-------- Text shown --------

Because of its inherent limitations, internal control over financial reporting is not intended to provide absolute assurance that a misstatement of our financial statements would be prevented or detected.  Also, projections of any evaluation of effectiveness to future periods are subject to the risk that controls may become inadequate because of changes in conditions, or that the degree of compliance with the policies or procedures may deteriorate. To mitigate the current limited resources and limited employees, we rely heavily on direct management oversight of transactions, along with the use of legal and accounting professionals. As we grow, we expect to increase our number of employees and engage outsourced accounting professionals, which will enable us to implement adequate segregation of duties within the internal control framework.
 
 

Management of the Company conducted an assessment of the effectiveness of our internal control over financial reporting based on the framework set forth by the Committee of Sponsoring Organizations of the Treadway Commission (“COSO”) in Internal Control - Integrated Framework. As part of this assessment management has taken into consideration that we are a small company, and due to the fact that we have a limited number of employees, we are not able to have proper segregation of duties and have limited technical accounting research capabilities. Based on this assessment, management concluded that as of June 30, 2013, we had a material weakness in our internal control over financial reporting because of the lack of segregation of duties and the limited technical accounting capabilities. In July 2013 we engaged a third party service provider with the necessary financial expertise to provide an independent review and additional oversight of financial reporting. In addition, the board of directors, as part of their review of the quarterly and annual financial statements, has complete access to the detailed financial information of the Company for further review and verification of all financial transactions during the reporting periods. Management believes these changes and detailed review by the board of directors enhance our effectiveness over financial reporting to provide reasonable assurance regarding the reliability of financial reporting and preparation of financial statements for external purposes in accordance with generally accepted accounting principles in the United States.
 
Changes in Internal Control over Financial Reporting

During the three months ended September, 2014, we engaged an accounting firm, separate from our auditors, to assist us in our financial review and reporting process and to provide an independent review of financials as described above. There were no other changes in our internal control over financial reporting during the three months ended September 30, 2014 that materially affected, or are reasonably likely to materially affect, our internal control over financial reporting.

-------- Data segment --------

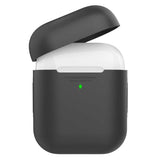 AirCase Black
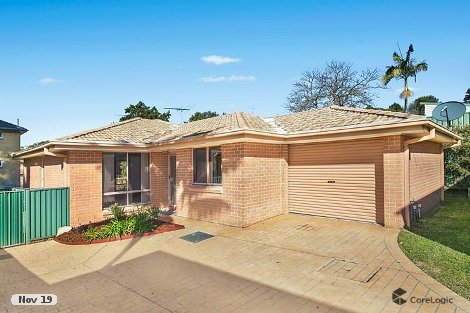 62/62-A Sutherland Rd, Jannali, NSW 2226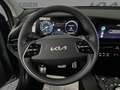 Kia Niro Spirit 1.6 HEV LED+Navi+Kamera+Glasdach Grün - thumbnail 10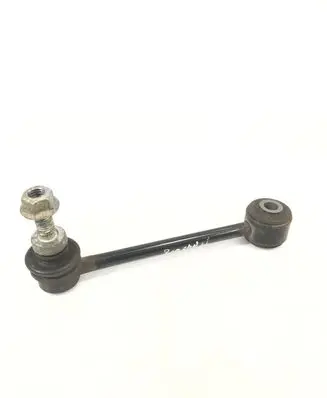 Rear anti-roll bar/stabilizer link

--------

#### Required actions:
(1) In the internal control text, whose framework did management use to assess the effectiveness of internal control over financial reporting?
(2) Mark each statement yes or no against the internal control text, and quote the words that decide it: (a) Management found a material weakness as of June 30, 2013. (b) In July 2013 the company added full-time accounting employees of its own. (c) The accounting firm engaged during the three months ended September 2014 was the company's auditor.
(3) Continue the internal control text from its last sentence.
The listing comes from a different source than the internal control text.

#### Expected outputs:
(1) The framework of the Committee of Sponsoring Organizations of the Treadway Commission (COSO), in Internal Control - Integrated Framework.

(2)
(a) Yes: "management concluded that as of June 30, 2013, we had a material weakness in our internal control over financial reporting"
(b) No: "In July 2013 we engaged a third party service provider with the necessary financial expertise"
(c) No: "we engaged an accounting firm, separate from our auditors"

(3)
 





The Company had no legal proceedings as of September 30, 2014.


The Company’s results of operations, financial condition and cash flows can be adversely affected by various risks. These risks include, but are not limited to, the principal factors listed below and the other matters set forth in the Company’s annual report on Form 10-K (incorporated herein by reference) and this quarterly report on Form 10-Q. You should carefully consider all of these risks.
 
The Company has a history of operating losses and an accumulated deficit and expects to continue to incur losses for the foreseeable future.
 
Since inception through September 30, 2014, the Company has incurred cumulative losses of $5,861,237 and has never generated enough funds through operations to support its business. The Company has a limited operating history and has primarily engaged in operations relating to the development of its business plan.  Additional capital may be required in order to provide working capital requirements for the next twelve months.
 
Our independent auditors have expressed substantial doubt about our ability to continue as a going concern, which may hinder our ability to obtain future financing.
 
In their report dated June 30, 2014, our independent auditors stated that our financial statements for the year ended June 30, 2014 were prepared assuming that we would continue as a going concern, and that they have substantial doubt about our ability to continue as a going concern. Our auditors’ doubts are based on our net losses and deficits in cash flows. We continue to experience net operating losses since the Company is still in a development stage. Our ability to continue as a going concern is subject to our ability to generate a profit and/or obtain necessary funding from outside sources, including by the sale of our securities, or obtaining loans from financial institutions, where possible. Our continued net operating losses and our auditors’ doubts increase the difficulty of our meeting such goals. If we are not successful in raising sufficient additional capital, we may not be able to continue as a going concern and our stockholders may lose their entire investment.

 
During the three months ended September 30, 2014, the Company issued an aggregate of 9,428,571 shares of common stock for $50,000.
 

None.
 
 
Not applicable.
 
 
 
 
None.


Exhibits.  The following exhibits are included as part of this report:
 
EXHIBIT NO DESCRIPTION AND METHOD OF FILING
   
2.1
Share Exchange and Purchase Agreement by and Among Agricon Global Corporation and Canola Property Ghana Limited and its Principal Shareholders: Invest in Ghana Co. Limited, and Global Green Capacity Limited, dated March 30, 2012 (incorporated by reference to Exhibit 2.1 of Form 8K filed on April 5, 2012).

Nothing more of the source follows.